As for which will be faster, it is impossible to say. It depends on the allocator algorithm, the machine state, the fragmentation in the current process, and so on.

Your idea is sound, though: you should think about how malloc usage will affect performance. There was once an app I wrote that used lots of little blobs of memory, each allocated with malloc(). It worked correctly but was slow. I replaced the many calls to malloc with just one, and then sliced up that large block within my app. It was much much faster.

I don't recommend this approach; it's just an illustration of the point that malloc usage can materially affect performance.

My advice is to measure it.

Answer 5

Allocating one block of memory is faster than allocating many blocks. There is the overhead of the system call and also searching for available blocks. In programming reducing the number of operations usually speeds up the execution time.

Memory allocators may have to search to find a block of memory that is the correct size. This adds to the overhead of the execution time.

However, there may be better chances of success when allocating small blocks of memory versus one large block. Is your program allocating one small block and releasing it or does it need to allocate (and preserve) small blocks. When memory becomes fragmented, there are less big chunks available, so the memory allocator may have to coalesce all the blocks to form a block big enough for the allocation.

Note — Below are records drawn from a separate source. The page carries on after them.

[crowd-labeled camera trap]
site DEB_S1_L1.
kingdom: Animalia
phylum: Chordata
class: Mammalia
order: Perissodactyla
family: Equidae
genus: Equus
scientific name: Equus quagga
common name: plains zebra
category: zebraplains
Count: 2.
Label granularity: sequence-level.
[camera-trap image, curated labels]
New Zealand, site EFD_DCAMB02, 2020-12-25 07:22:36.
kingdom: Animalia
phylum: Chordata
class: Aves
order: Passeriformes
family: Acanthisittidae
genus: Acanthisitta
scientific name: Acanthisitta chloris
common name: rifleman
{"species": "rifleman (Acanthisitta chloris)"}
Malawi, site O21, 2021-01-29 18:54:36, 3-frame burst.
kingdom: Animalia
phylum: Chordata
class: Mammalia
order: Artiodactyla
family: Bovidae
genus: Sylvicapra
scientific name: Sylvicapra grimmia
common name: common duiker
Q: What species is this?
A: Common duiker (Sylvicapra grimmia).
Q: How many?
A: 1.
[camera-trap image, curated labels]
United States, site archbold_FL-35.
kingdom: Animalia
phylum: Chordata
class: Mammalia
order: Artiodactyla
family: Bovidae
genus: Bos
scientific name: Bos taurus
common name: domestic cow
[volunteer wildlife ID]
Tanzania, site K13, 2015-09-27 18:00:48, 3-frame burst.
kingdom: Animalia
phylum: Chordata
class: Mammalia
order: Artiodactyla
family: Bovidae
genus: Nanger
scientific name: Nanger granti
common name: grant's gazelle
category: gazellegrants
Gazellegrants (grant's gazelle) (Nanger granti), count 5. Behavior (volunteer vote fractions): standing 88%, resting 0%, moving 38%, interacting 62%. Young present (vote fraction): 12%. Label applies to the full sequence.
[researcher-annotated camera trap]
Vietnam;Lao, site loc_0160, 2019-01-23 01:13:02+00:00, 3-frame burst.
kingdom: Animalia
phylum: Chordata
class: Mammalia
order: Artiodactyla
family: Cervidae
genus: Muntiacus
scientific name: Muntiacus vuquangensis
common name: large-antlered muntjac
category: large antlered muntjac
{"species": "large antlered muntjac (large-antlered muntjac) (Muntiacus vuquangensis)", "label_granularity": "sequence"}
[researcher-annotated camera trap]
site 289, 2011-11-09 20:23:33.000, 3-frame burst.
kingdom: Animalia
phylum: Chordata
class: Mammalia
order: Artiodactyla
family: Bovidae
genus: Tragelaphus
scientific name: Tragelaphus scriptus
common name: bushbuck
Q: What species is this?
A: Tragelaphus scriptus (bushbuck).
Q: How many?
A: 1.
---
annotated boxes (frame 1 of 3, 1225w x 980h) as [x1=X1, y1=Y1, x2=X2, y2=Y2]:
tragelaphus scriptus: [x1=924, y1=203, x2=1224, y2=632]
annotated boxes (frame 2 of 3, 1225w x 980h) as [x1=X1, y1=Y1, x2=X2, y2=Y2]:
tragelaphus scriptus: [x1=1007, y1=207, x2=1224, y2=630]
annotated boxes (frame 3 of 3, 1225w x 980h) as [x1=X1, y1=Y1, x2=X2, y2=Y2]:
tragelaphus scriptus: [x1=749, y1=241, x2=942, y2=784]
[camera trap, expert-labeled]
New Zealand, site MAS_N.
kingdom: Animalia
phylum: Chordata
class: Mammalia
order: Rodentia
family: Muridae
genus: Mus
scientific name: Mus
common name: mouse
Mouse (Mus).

If your program is allocating and destroying many small blocks of memory you may want to consider allocating a static array and using that for your memory.

Answer 6

These are of course implementation details, but typically free() will insert the memory into a list of free blocks. malloc() will then look at this list for a free block that is the right size, or larger. Typically, only if this fails does malloc() ask the kernel for more memory.

There are also other considerations, such as when to coalesce multiple adjacent blocks into a single, larger block.

And, another reason that malloc() is expensive: If malloc() is called from multiple threads, there must be some kind of synchronization on these global structures. (i.e. locks.) There exist malloc() implementations with different optimization schemes to make it better for multple threads, but generally, keeping it multi-thread safe adds to the cost, as multiple threads will contend for those locks and block progress on each other.